Before the Independence Day of the Republic of Estonia, President Alar Karis will recognise 167 people, including three employees of Tallinn University of Technology, who were awarded the Class IV Order of the White Star. Fourth person, Kaimo Vahter, was recognized for his efforts in donating blood.
Enn Listra has been working at the Tallinn University of Technology since 1992. He has been a professor and head of the chair since 2002 and dean from 2004 to 2009 and since 2017.

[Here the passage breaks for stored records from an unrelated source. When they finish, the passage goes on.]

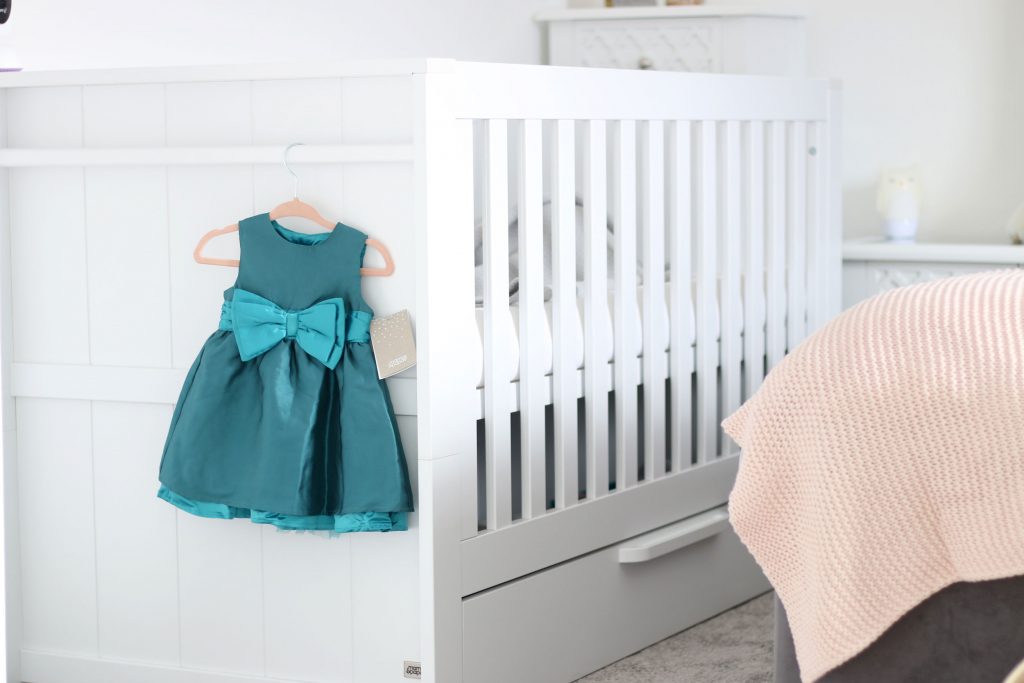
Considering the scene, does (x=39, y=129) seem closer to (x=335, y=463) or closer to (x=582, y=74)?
(x=335, y=463)

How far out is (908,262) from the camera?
2.69 m

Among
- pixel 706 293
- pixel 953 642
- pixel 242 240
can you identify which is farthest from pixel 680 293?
pixel 953 642

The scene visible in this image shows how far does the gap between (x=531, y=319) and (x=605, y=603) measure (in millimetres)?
466

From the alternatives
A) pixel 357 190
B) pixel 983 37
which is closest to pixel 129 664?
pixel 357 190

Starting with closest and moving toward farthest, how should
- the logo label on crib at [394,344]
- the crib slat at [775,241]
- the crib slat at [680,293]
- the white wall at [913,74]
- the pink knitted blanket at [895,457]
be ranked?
the pink knitted blanket at [895,457] → the logo label on crib at [394,344] → the crib slat at [680,293] → the crib slat at [775,241] → the white wall at [913,74]

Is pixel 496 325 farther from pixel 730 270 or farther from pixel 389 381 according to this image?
pixel 730 270

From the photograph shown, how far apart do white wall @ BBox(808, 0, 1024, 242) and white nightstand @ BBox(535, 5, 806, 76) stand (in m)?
0.14

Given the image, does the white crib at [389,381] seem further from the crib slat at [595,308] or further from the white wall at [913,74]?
the white wall at [913,74]

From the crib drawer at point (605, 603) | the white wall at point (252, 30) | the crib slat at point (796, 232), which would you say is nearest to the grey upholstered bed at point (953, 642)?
the crib drawer at point (605, 603)

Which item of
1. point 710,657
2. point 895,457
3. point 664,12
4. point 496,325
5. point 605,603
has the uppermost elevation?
point 664,12

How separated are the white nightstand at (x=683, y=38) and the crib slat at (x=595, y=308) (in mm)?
1094

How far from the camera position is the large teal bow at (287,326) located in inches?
60.5

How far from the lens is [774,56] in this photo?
287 cm

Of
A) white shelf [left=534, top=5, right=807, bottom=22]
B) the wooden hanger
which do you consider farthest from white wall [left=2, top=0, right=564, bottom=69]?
the wooden hanger
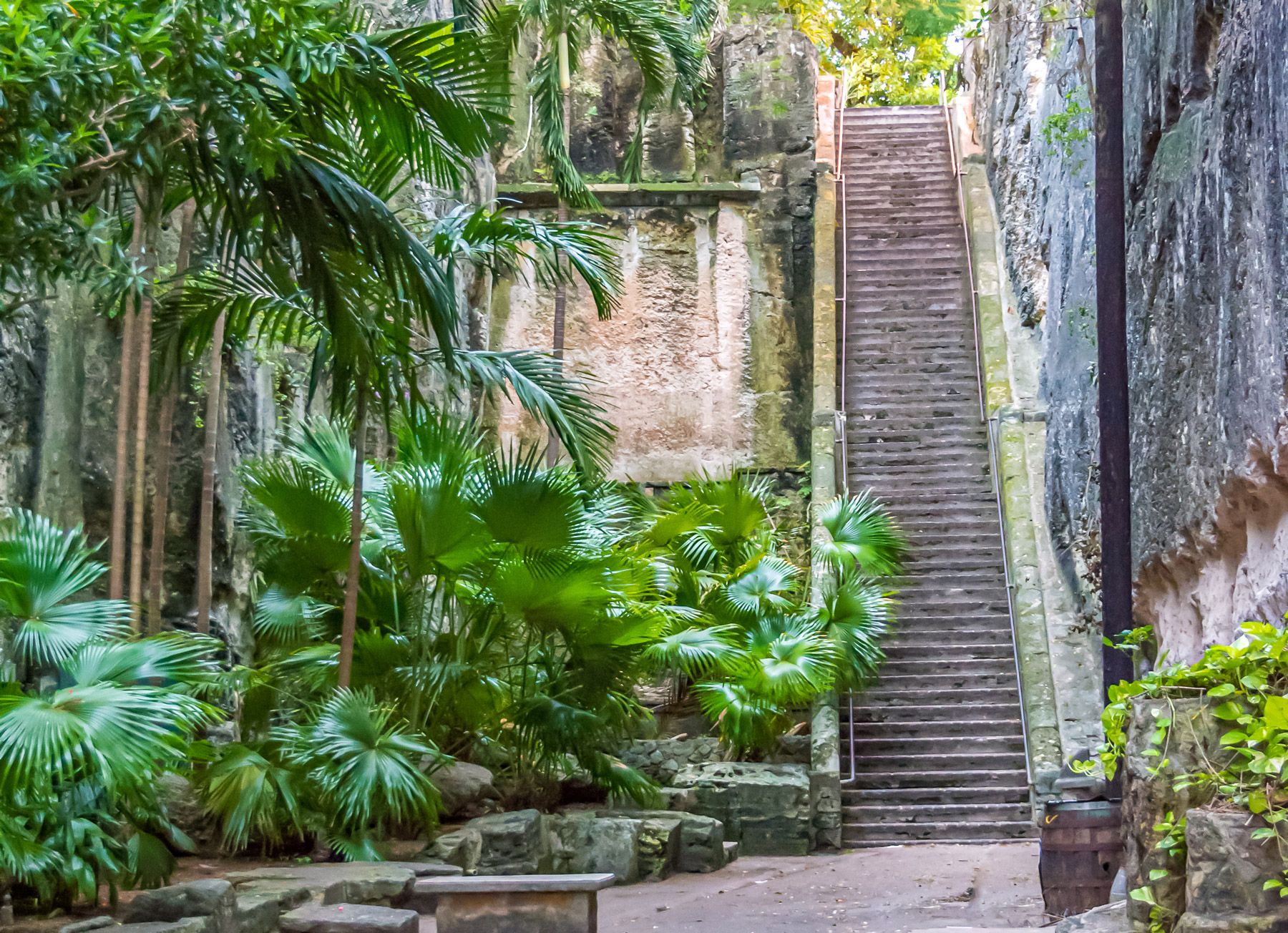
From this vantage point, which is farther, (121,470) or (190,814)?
(190,814)

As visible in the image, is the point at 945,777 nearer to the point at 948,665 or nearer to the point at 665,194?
the point at 948,665

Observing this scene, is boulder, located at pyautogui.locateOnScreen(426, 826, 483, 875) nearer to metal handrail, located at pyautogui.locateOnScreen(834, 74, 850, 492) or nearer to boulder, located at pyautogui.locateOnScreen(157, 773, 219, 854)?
boulder, located at pyautogui.locateOnScreen(157, 773, 219, 854)

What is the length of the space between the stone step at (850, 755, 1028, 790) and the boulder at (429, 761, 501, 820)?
10.3 feet

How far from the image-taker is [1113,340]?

He was delighted to hear of the recognition, but his second thought was unexpected. ‘In the past, I have found it a bit artificial when people announce in such a situation that it’s not just an acknowledgment to me, but to everyone with whom we did this or that,’ Listra said. But earning recognition made him see it differently. ‘People came to mind, many of them right here in Mustamäe, with whom we have done hundreds of things. Thank you all!’
He is a great contributor to the development of the modern School of Business and Governance. During his deanship, the International University Audentes was merged with the School of Business and Governance of Tallinn University of Technology. The School of Business and Governance was brought from Kopli to the Mustamäe campus and merged with the School of Social Sciences. During this time, the quality of both research and teaching has increased, as has international visibility and collaboration. The school has risen to the level of Scandinavian universities and to the top of Eastern Europe in its fields.
Listra has been a member of the Supervisory Board of Eesti Pank since 2004, is active in professional organisations (including international ones) and their governing bodies, and is a prolific promoter of economic knowledge and research. In particular, his activities in improving the quality of higher education in economics in Estonia and internationally through his participation in various organisations and evaluation boards should be highlighted.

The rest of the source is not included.